# Given instruction:
Render each item below as one row of a two-column CSV with the headers item_text and answer. Put the full text of the item in item_text and its answer in answer. Enclose every field in double quotes and replace each line break with a space.

Spatial question items:

************

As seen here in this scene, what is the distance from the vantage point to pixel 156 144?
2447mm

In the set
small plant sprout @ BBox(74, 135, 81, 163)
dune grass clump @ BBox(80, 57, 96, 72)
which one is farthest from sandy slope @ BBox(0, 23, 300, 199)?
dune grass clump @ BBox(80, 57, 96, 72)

************

# Answer to the problem:
item_text,answer
"As seen here in this scene, what is the distance from the vantage point to pixel 156 144?","2447mm"
"In the set small plant sprout @ BBox(74, 135, 81, 163) dune grass clump @ BBox(80, 57, 96, 72) which one is farthest from sandy slope @ BBox(0, 23, 300, 199)?","dune grass clump @ BBox(80, 57, 96, 72)"